- WHAT TO PRODUCE
Render every line of the listing below as a JSON list of strings, one string per line, skipping blank lines and leaving the picture out.
◇ ◇ ◇ ◇ ◇ ◇ ◇
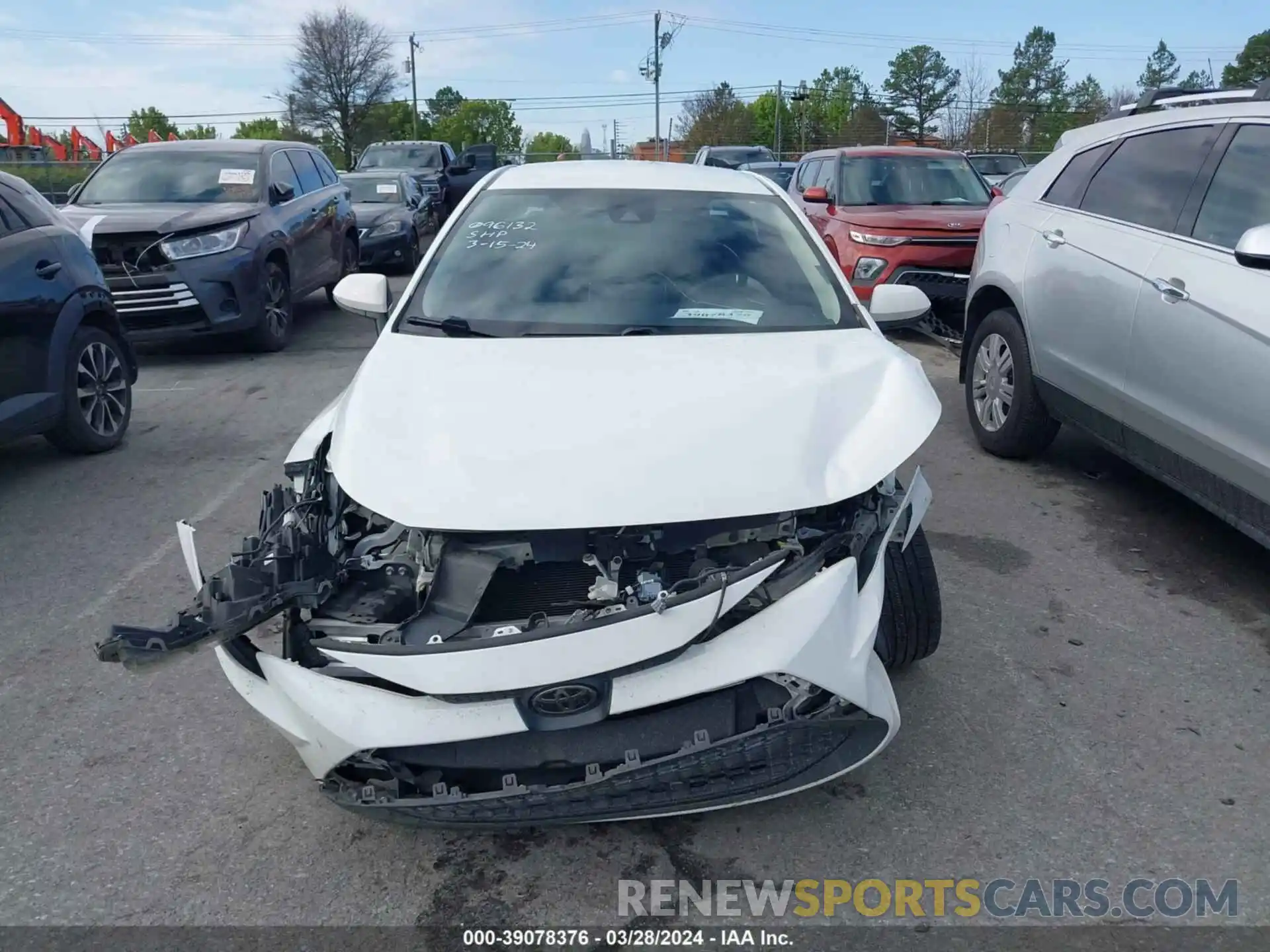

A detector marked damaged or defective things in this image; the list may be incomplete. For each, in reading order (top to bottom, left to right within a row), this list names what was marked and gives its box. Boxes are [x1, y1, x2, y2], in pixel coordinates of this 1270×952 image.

crumpled hood [60, 202, 263, 235]
crumpled hood [325, 329, 942, 532]
damaged front bumper [99, 460, 926, 825]
severe front-end damage [97, 436, 931, 820]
◇ ◇ ◇ ◇ ◇ ◇ ◇
- TASK OUTPUT
[
  "A detector marked damaged or defective things in this image; the list may be incomplete. For each, in reading order (top to bottom, left to right within a row), this list names what was marked and gives its box. Boxes are [x1, y1, x2, y2], in pixel coordinates of this 1270×952 image.",
  "crumpled hood [60, 202, 263, 235]",
  "crumpled hood [325, 329, 942, 532]",
  "damaged front bumper [99, 460, 926, 825]",
  "severe front-end damage [97, 436, 931, 820]"
]